- [BRIEF]:
All of the listing should be transcribed exactly.

- [SUPPLIED MATERIAL]:
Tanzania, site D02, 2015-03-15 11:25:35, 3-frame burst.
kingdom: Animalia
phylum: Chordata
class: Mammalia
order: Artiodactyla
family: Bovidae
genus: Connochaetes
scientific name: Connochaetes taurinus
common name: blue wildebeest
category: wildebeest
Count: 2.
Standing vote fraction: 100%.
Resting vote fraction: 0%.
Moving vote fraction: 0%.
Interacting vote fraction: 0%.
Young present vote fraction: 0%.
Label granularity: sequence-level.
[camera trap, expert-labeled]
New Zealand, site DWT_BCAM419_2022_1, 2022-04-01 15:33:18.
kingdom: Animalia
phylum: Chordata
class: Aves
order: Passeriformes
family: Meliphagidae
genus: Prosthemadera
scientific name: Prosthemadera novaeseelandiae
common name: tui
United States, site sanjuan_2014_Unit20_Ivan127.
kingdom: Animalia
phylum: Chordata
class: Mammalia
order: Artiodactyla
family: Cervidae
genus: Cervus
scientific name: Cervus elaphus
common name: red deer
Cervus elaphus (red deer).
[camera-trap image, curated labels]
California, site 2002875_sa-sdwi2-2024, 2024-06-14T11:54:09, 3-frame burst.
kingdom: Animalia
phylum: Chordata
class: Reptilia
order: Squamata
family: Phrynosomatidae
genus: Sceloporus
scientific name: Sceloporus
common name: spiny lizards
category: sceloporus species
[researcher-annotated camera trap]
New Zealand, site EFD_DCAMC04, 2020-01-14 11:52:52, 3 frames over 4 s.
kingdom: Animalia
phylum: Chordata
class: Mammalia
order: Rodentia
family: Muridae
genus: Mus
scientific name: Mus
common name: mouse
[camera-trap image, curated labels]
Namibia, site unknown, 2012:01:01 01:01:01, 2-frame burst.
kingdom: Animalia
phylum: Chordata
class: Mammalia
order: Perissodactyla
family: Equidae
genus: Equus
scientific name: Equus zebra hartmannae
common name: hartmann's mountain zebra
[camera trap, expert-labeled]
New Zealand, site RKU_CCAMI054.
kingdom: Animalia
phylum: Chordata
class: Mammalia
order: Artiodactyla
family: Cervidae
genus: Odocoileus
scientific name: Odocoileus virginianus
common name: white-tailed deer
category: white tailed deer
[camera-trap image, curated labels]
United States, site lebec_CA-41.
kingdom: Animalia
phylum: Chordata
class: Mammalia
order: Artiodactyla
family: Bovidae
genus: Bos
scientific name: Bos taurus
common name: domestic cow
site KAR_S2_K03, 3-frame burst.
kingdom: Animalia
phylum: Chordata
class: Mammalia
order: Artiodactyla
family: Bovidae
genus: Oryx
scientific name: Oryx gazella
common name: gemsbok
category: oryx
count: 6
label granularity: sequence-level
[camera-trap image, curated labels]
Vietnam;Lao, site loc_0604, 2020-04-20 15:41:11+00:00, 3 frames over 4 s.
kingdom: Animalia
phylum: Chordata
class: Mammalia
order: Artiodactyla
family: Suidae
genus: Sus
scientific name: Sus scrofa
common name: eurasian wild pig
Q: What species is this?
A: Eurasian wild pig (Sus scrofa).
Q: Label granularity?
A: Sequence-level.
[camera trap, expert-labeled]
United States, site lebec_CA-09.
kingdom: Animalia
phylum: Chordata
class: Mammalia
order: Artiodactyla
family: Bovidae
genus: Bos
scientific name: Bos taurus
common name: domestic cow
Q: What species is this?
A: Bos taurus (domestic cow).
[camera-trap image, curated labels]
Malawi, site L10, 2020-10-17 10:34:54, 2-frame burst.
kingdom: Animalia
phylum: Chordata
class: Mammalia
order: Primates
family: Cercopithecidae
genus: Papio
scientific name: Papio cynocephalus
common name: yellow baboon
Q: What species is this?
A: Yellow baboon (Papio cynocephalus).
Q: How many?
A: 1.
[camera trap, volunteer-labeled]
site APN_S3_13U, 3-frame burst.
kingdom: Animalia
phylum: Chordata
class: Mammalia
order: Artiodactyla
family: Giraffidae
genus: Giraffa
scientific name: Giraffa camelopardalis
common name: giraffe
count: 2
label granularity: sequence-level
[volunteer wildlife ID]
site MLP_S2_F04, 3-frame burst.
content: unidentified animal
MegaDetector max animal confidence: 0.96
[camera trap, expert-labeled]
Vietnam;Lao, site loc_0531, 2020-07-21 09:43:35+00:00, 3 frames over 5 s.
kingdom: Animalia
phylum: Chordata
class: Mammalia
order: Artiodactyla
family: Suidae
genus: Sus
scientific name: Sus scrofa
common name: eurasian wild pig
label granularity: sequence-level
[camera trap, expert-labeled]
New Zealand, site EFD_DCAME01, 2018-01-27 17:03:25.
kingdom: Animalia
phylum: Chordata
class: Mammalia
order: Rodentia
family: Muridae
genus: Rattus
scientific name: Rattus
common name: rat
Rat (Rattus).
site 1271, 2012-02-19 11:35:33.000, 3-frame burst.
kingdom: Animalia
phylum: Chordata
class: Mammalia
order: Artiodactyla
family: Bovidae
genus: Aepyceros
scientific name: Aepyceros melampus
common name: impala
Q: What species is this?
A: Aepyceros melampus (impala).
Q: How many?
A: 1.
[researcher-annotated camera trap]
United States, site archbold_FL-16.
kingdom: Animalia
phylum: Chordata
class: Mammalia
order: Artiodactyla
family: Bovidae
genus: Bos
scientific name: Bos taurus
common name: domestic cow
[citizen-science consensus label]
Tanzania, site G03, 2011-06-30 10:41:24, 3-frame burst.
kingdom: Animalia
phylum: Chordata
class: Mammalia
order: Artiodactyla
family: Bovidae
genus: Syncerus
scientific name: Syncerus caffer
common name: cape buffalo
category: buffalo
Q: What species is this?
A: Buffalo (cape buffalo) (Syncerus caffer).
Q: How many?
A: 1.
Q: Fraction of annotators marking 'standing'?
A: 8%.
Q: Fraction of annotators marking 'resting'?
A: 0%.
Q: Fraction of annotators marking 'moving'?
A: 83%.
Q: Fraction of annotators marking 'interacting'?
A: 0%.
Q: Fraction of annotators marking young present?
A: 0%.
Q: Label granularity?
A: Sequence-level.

- [REPLY]:
Tanzania, site D02, 2015-03-15 11:25:35, 3-frame burst.
kingdom: Animalia
phylum: Chordata
class: Mammalia
order: Artiodactyla
family: Bovidae
genus: Connochaetes
scientific name: Connochaetes taurinus
common name: blue wildebeest
category: wildebeest
Count: 2.
Standing vote fraction: 100%.
Resting vote fraction: 0%.
Moving vote fraction: 0%.
Interacting vote fraction: 0%.
Young present vote fraction: 0%.
Label granularity: sequence-level.
[camera trap, expert-labeled]
New Zealand, site DWT_BCAM419_2022_1, 2022-04-01 15:33:18.
kingdom: Animalia
phylum: Chordata
class: Aves
order: Passeriformes
family: Meliphagidae
genus: Prosthemadera
scientific name: Prosthemadera novaeseelandiae
common name: tui
United States, site sanjuan_2014_Unit20_Ivan127.
kingdom: Animalia
phylum: Chordata
class: Mammalia
order: Artiodactyla
family: Cervidae
genus: Cervus
scientific name: Cervus elaphus
common name: red deer
Cervus elaphus (red deer).
[camera-trap image, curated labels]
California, site 2002875_sa-sdwi2-2024, 2024-06-14T11:54:09, 3-frame burst.
kingdom: Animalia
phylum: Chordata
class: Reptilia
order: Squamata
family: Phrynosomatidae
genus: Sceloporus
scientific name: Sceloporus
common name: spiny lizards
category: sceloporus species
[researcher-annotated camera trap]
New Zealand, site EFD_DCAMC04, 2020-01-14 11:52:52, 3 frames over 4 s.
kingdom: Animalia
phylum: Chordata
class: Mammalia
order: Rodentia
family: Muridae
genus: Mus
scientific name: Mus
common name: mouse
[camera-trap image, curated labels]
Namibia, site unknown, 2012:01:01 01:01:01, 2-frame burst.
kingdom: Animalia
phylum: Chordata
class: Mammalia
order: Perissodactyla
family: Equidae
genus: Equus
scientific name: Equus zebra hartmannae
common name: hartmann's mountain zebra
[camera trap, expert-labeled]
New Zealand, site RKU_CCAMI054.
kingdom: Animalia
phylum: Chordata
class: Mammalia
order: Artiodactyla
family: Cervidae
genus: Odocoileus
scientific name: Odocoileus virginianus
common name: white-tailed deer
category: white tailed deer
[camera-trap image, curated labels]
United States, site lebec_CA-41.
kingdom: Animalia
phylum: Chordata
class: Mammalia
order: Artiodactyla
family: Bovidae
genus: Bos
scientific name: Bos taurus
common name: domestic cow
site KAR_S2_K03, 3-frame burst.
kingdom: Animalia
phylum: Chordata
class: Mammalia
order: Artiodactyla
family: Bovidae
genus: Oryx
scientific name: Oryx gazella
common name: gemsbok
category: oryx
count: 6
label granularity: sequence-level
[camera-trap image, curated labels]
Vietnam;Lao, site loc_0604, 2020-04-20 15:41:11+00:00, 3 frames over 4 s.
kingdom: Animalia
phylum: Chordata
class: Mammalia
order: Artiodactyla
family: Suidae
genus: Sus
scientific name: Sus scrofa
common name: eurasian wild pig
Q: What species is this?
A: Eurasian wild pig (Sus scrofa).
Q: Label granularity?
A: Sequence-level.
[camera trap, expert-labeled]
United States, site lebec_CA-09.
kingdom: Animalia
phylum: Chordata
class: Mammalia
order: Artiodactyla
family: Bovidae
genus: Bos
scientific name: Bos taurus
common name: domestic cow
Q: What species is this?
A: Bos taurus (domestic cow).
[camera-trap image, curated labels]
Malawi, site L10, 2020-10-17 10:34:54, 2-frame burst.
kingdom: Animalia
phylum: Chordata
class: Mammalia
order: Primates
family: Cercopithecidae
genus: Papio
scientific name: Papio cynocephalus
common name: yellow baboon
Q: What species is this?
A: Yellow baboon (Papio cynocephalus).
Q: How many?
A: 1.
[camera trap, volunteer-labeled]
site APN_S3_13U, 3-frame burst.
kingdom: Animalia
phylum: Chordata
class: Mammalia
order: Artiodactyla
family: Giraffidae
genus: Giraffa
scientific name: Giraffa camelopardalis
common name: giraffe
count: 2
label granularity: sequence-level
[volunteer wildlife ID]
site MLP_S2_F04, 3-frame burst.
content: unidentified animal
MegaDetector max animal confidence: 0.96
[camera trap, expert-labeled]
Vietnam;Lao, site loc_0531, 2020-07-21 09:43:35+00:00, 3 frames over 5 s.
kingdom: Animalia
phylum: Chordata
class: Mammalia
order: Artiodactyla
family: Suidae
genus: Sus
scientific name: Sus scrofa
common name: eurasian wild pig
label granularity: sequence-level
[camera trap, expert-labeled]
New Zealand, site EFD_DCAME01, 2018-01-27 17:03:25.
kingdom: Animalia
phylum: Chordata
class: Mammalia
order: Rodentia
family: Muridae
genus: Rattus
scientific name: Rattus
common name: rat
Rat (Rattus).
site 1271, 2012-02-19 11:35:33.000, 3-frame burst.
kingdom: Animalia
phylum: Chordata
class: Mammalia
order: Artiodactyla
family: Bovidae
genus: Aepyceros
scientific name: Aepyceros melampus
common name: impala
Q: What species is this?
A: Aepyceros melampus (impala).
Q: How many?
A: 1.
[researcher-annotated camera trap]
United States, site archbold_FL-16.
kingdom: Animalia
phylum: Chordata
class: Mammalia
order: Artiodactyla
family: Bovidae
genus: Bos
scientific name: Bos taurus
common name: domestic cow
[citizen-science consensus label]
Tanzania, site G03, 2011-06-30 10:41:24, 3-frame burst.
kingdom: Animalia
phylum: Chordata
class: Mammalia
order: Artiodactyla
family: Bovidae
genus: Syncerus
scientific name: Syncerus caffer
common name: cape buffalo
category: buffalo
Q: What species is this?
A: Buffalo (cape buffalo) (Syncerus caffer).
Q: How many?
A: 1.
Q: Fraction of annotators marking 'standing'?
A: 8%.
Q: Fraction of annotators marking 'resting'?
A: 0%.
Q: Fraction of annotators marking 'moving'?
A: 83%.
Q: Fraction of annotators marking 'interacting'?
A: 0%.
Q: Fraction of annotators marking young present?
A: 0%.
Q: Label granularity?
A: Sequence-level.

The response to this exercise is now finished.